* **TASK OBJECTIVE**
Can you rewrite every entry below with "white column" swapped for "stone column" and everything else left as it is? Leave the pictures out of your answer.

* **Spatial question entries**

------------------------------------

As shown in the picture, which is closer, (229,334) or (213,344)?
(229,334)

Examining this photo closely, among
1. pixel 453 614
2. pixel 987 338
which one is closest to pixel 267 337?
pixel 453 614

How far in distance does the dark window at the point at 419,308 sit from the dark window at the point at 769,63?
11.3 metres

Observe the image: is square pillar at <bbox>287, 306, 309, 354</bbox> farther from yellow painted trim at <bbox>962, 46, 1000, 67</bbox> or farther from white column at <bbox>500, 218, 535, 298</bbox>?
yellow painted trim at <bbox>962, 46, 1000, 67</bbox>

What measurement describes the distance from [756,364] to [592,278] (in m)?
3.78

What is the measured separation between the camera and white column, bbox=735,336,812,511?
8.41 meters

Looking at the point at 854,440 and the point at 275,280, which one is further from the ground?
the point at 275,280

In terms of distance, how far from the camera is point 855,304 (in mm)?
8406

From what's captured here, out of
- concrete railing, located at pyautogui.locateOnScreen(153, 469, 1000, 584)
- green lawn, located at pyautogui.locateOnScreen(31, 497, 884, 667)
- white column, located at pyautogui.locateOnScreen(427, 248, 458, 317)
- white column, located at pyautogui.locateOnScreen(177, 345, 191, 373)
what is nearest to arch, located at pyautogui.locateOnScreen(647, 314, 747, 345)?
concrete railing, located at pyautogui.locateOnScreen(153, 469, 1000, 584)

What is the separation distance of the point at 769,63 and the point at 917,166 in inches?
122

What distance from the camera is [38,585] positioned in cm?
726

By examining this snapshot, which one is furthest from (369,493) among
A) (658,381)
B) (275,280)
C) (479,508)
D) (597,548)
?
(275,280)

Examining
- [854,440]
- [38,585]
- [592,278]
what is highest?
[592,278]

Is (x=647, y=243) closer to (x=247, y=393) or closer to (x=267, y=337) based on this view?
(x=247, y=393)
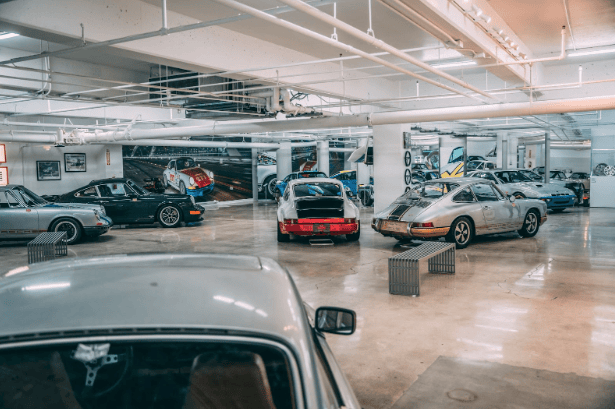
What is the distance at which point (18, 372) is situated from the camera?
66.3 inches

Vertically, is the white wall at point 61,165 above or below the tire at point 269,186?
above

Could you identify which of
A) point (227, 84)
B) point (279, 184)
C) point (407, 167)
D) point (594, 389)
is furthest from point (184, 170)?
point (594, 389)

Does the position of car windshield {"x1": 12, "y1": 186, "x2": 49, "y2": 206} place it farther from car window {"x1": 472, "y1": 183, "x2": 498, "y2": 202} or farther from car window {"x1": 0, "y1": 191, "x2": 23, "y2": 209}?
car window {"x1": 472, "y1": 183, "x2": 498, "y2": 202}

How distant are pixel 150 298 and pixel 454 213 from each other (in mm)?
9262

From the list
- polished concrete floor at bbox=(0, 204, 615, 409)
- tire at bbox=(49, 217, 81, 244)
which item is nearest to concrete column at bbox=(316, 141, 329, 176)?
polished concrete floor at bbox=(0, 204, 615, 409)

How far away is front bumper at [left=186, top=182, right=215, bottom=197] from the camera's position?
2417 cm

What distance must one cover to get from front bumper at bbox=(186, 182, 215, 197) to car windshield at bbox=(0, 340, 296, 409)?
22.8 m

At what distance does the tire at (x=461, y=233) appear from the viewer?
34.2 ft

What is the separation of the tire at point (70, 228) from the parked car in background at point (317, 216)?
490 centimetres

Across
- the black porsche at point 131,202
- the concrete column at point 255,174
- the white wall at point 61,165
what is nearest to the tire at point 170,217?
the black porsche at point 131,202

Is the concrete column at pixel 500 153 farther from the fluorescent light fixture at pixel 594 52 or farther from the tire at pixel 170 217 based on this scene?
the tire at pixel 170 217

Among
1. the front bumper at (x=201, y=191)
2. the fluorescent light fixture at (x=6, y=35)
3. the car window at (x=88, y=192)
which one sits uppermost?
the fluorescent light fixture at (x=6, y=35)

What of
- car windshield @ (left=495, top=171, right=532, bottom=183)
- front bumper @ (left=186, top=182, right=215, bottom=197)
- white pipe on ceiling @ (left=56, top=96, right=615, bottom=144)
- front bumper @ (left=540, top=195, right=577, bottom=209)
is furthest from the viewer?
front bumper @ (left=186, top=182, right=215, bottom=197)

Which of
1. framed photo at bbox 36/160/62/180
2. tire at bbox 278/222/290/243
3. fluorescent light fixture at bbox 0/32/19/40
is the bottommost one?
tire at bbox 278/222/290/243
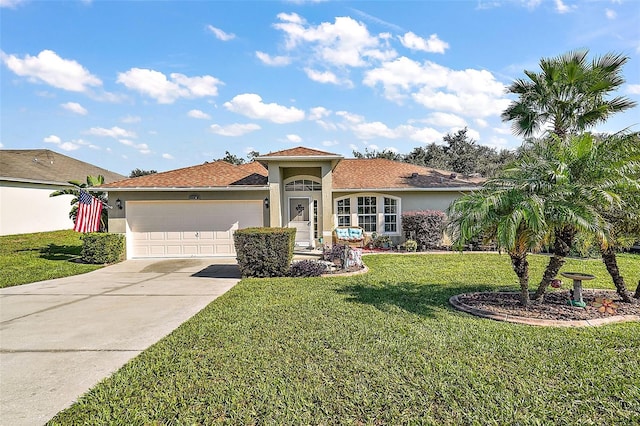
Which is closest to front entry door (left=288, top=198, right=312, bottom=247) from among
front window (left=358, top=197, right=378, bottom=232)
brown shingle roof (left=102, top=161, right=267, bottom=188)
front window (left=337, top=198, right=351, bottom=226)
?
front window (left=337, top=198, right=351, bottom=226)

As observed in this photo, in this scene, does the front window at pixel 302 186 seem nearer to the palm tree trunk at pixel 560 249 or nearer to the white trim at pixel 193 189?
the white trim at pixel 193 189

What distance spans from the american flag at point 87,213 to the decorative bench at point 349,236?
32.0 ft

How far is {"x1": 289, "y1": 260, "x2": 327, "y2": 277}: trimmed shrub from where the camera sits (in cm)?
1009

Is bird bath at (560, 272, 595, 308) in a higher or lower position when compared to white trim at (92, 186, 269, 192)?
lower

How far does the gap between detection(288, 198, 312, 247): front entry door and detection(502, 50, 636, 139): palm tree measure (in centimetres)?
1009

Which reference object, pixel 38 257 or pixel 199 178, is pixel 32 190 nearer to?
pixel 38 257

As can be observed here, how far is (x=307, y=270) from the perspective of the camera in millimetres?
10141

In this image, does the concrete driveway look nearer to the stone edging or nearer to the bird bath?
the stone edging

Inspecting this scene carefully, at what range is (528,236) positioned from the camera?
5.71 meters

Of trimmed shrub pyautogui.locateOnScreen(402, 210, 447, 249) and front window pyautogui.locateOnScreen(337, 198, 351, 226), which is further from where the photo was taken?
front window pyautogui.locateOnScreen(337, 198, 351, 226)

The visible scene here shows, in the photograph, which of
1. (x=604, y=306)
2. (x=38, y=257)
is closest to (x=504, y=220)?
(x=604, y=306)

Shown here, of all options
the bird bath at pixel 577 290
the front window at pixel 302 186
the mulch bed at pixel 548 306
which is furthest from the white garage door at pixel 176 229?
the bird bath at pixel 577 290

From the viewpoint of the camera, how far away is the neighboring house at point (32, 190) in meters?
19.5

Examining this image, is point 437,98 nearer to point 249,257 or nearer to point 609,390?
point 249,257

------------------------------------

* **EXERCISE OUTPUT**
As shown in the picture, which is closer, (229,334) or (213,344)?
(229,334)

Examining this photo closely, among
1. pixel 453 614
2. pixel 987 338
which one is closest to pixel 267 337?
pixel 453 614

How far in distance does the dark window at the point at 419,308 sit from the dark window at the point at 769,63?
11.3 metres

Observe the image: is square pillar at <bbox>287, 306, 309, 354</bbox> farther from yellow painted trim at <bbox>962, 46, 1000, 67</bbox> or farther from stone column at <bbox>500, 218, 535, 298</bbox>?
yellow painted trim at <bbox>962, 46, 1000, 67</bbox>

What measurement describes the distance from [756,364] to [592,278] (in m)?
3.78

What is the measured separation between the camera and stone column, bbox=735,336,812,511?
8.41 meters

Looking at the point at 854,440 and the point at 275,280, which one is further from the ground?
the point at 275,280

In terms of distance, how far from the camera is point 855,304 (in mm)?
8406

From what's captured here, out of
- concrete railing, located at pyautogui.locateOnScreen(153, 469, 1000, 584)
- green lawn, located at pyautogui.locateOnScreen(31, 497, 884, 667)
- stone column, located at pyautogui.locateOnScreen(427, 248, 458, 317)
- stone column, located at pyautogui.locateOnScreen(177, 345, 191, 373)
what is nearest to arch, located at pyautogui.locateOnScreen(647, 314, 747, 345)?
concrete railing, located at pyautogui.locateOnScreen(153, 469, 1000, 584)

What is the separation distance of the point at 769,63 and the point at 917,166 in inches?
122

What distance from the camera is [38,585] positioned in cm?
726

By examining this snapshot, which one is furthest from (369,493) among
A) (658,381)
B) (275,280)
C) (479,508)
D) (597,548)
?
(275,280)

Examining
- [854,440]
- [38,585]
- [592,278]
what is highest?
[592,278]

Is (x=647, y=243) closer to (x=247, y=393) or closer to (x=267, y=337) based on this view?
(x=247, y=393)
What is the distance at which point (18, 372) is situated from the camera?
66.3 inches

Vertically, is the white wall at point 61,165 above or below the tire at point 269,186?
above

Could you identify which of
A) point (227, 84)
B) point (279, 184)
C) point (407, 167)
D) point (594, 389)
is furthest from point (184, 170)?
point (594, 389)

Does the position of car windshield {"x1": 12, "y1": 186, "x2": 49, "y2": 206} place it farther from car window {"x1": 472, "y1": 183, "x2": 498, "y2": 202} or farther from car window {"x1": 0, "y1": 191, "x2": 23, "y2": 209}?
car window {"x1": 472, "y1": 183, "x2": 498, "y2": 202}

How distant are pixel 150 298 and pixel 454 213 from each other (in mm)?
9262

From the list
- polished concrete floor at bbox=(0, 204, 615, 409)
- tire at bbox=(49, 217, 81, 244)
which item is nearest to concrete column at bbox=(316, 141, 329, 176)?
polished concrete floor at bbox=(0, 204, 615, 409)

How far away is front bumper at [left=186, top=182, right=215, bottom=197] from the camera's position?
2417 cm

What distance must one cover to get from front bumper at bbox=(186, 182, 215, 197) to car windshield at bbox=(0, 340, 296, 409)?
22.8 m

At what distance does the tire at (x=461, y=233) appear from the viewer?
34.2 ft

What is the separation of the tire at point (70, 228) from the parked car in background at point (317, 216)?
490 centimetres

Across
- the black porsche at point 131,202
- the concrete column at point 255,174
- the white wall at point 61,165
what is nearest to the tire at point 170,217?
the black porsche at point 131,202

Is the concrete column at pixel 500 153 farther from the fluorescent light fixture at pixel 594 52 or farther from the tire at pixel 170 217 based on this scene?
the tire at pixel 170 217

Among
1. the front bumper at (x=201, y=191)
2. the fluorescent light fixture at (x=6, y=35)
3. the car window at (x=88, y=192)
which one sits uppermost?
the fluorescent light fixture at (x=6, y=35)

What of
- car windshield @ (left=495, top=171, right=532, bottom=183)
- front bumper @ (left=186, top=182, right=215, bottom=197)
- white pipe on ceiling @ (left=56, top=96, right=615, bottom=144)
- front bumper @ (left=540, top=195, right=577, bottom=209)
is furthest from the viewer?
front bumper @ (left=186, top=182, right=215, bottom=197)

Which of
1. framed photo at bbox 36/160/62/180
2. tire at bbox 278/222/290/243
3. fluorescent light fixture at bbox 0/32/19/40
is the bottommost one?
tire at bbox 278/222/290/243
Which is closest to front entry door (left=288, top=198, right=312, bottom=247) from among
front window (left=358, top=197, right=378, bottom=232)
brown shingle roof (left=102, top=161, right=267, bottom=188)
front window (left=337, top=198, right=351, bottom=226)
?
front window (left=337, top=198, right=351, bottom=226)

As observed in this photo, in this scene, does the front window at pixel 302 186 seem nearer to the palm tree trunk at pixel 560 249 or nearer to the white trim at pixel 193 189?
the white trim at pixel 193 189

What distance spans from the american flag at point 87,213 to the decorative bench at point 349,236?
32.0 ft

How far is {"x1": 289, "y1": 260, "x2": 327, "y2": 277}: trimmed shrub from where the camera sits (in cm)?
1009

Is bird bath at (560, 272, 595, 308) in a higher or lower position when compared to white trim at (92, 186, 269, 192)?
lower

How far does the gap between detection(288, 198, 312, 247): front entry door and detection(502, 50, 636, 139): palm tree measure (in centimetres)?
1009

Which reference object, pixel 38 257 or pixel 199 178, is pixel 32 190 nearer to?
pixel 38 257

As can be observed here, how far is (x=307, y=270) from the perspective of the camera in millimetres?
10141

In this image, does the concrete driveway look nearer to the stone edging or nearer to the bird bath?
the stone edging

Inspecting this scene carefully, at what range is (528,236) positioned from the camera?
5.71 meters

Of trimmed shrub pyautogui.locateOnScreen(402, 210, 447, 249) and front window pyautogui.locateOnScreen(337, 198, 351, 226), which is further from where the photo was taken?
front window pyautogui.locateOnScreen(337, 198, 351, 226)

The visible scene here shows, in the photograph, which of
1. (x=604, y=306)
2. (x=38, y=257)
is closest to (x=504, y=220)?
(x=604, y=306)

Shown here, of all options
the bird bath at pixel 577 290
the front window at pixel 302 186
the mulch bed at pixel 548 306
which is furthest from the white garage door at pixel 176 229?
the bird bath at pixel 577 290

From the viewpoint of the camera, how far away is the neighboring house at point (32, 190) in meters?
19.5

Examining this image, is point 437,98 nearer to point 249,257 or nearer to point 609,390?
point 249,257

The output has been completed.